Overall, the company expects to see an increase in their growth rate as they recover from the fire incident and continue to expand their applied businesses, particularly in China. However, addressing supply chain health issues is crucial to ensure smooth operations and minimize future disruptions.

The market outlook for the company is mixed. The North America residential business has experienced a decline in units due to supply chain disruptions and the launch of a new product. However, the company has seen strong pricing and an increase in their field direct channel. They expect the overall market to continue declining in units but anticipate being in line with the industry and regaining lost market share with supply chain recovery.

The company's key drivers include the integration of systems with OpenBlue, the value proposition of the fire system through service, the impact of supply chain health on revenue, the recovery of volume in the second and third quarters, the demand for residential products, the expansion of applied businesses in China, capacity expansion and visibility to volumes, growth in the pipeline and orders, relevant legislation and policy related to sustainability, and incentives for electrification and renewable supply.

In terms of their product and service plans, the company aims to integrate systems into one solution with OpenBlue, focus on providing value through service offerings in the fire and security sectors, recover their supply chain and expand capacity, and anticipate an increase in orders, particularly in the sustainability sector driven by relevant legislation and policies.
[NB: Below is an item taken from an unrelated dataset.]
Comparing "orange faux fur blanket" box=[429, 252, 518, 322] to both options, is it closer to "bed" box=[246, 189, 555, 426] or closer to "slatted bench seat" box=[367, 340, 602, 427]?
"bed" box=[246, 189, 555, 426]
The company's outlook for the quarter and year ahead appears to be positive. The CEO and CFO express optimism about the company's prospects, citing a resilient backlog, strong service mix, and significant opportunities in non-residential activity. They expect margin expansion, improved free cash flow, and positive cash flow in the second quarter. The company is confident in its outlook and remains committed to reinvesting in new products and technology to drive long-term shareholder value.

In conclusion, the company's earnings call meeting highlighted the impact of supply chain disruptions on their Global Products division, as well as their efforts to recover and expand in key markets such as China. Despite market challenges, the company remains optimistic about their prospects and confident in their ability to execute their growth plans.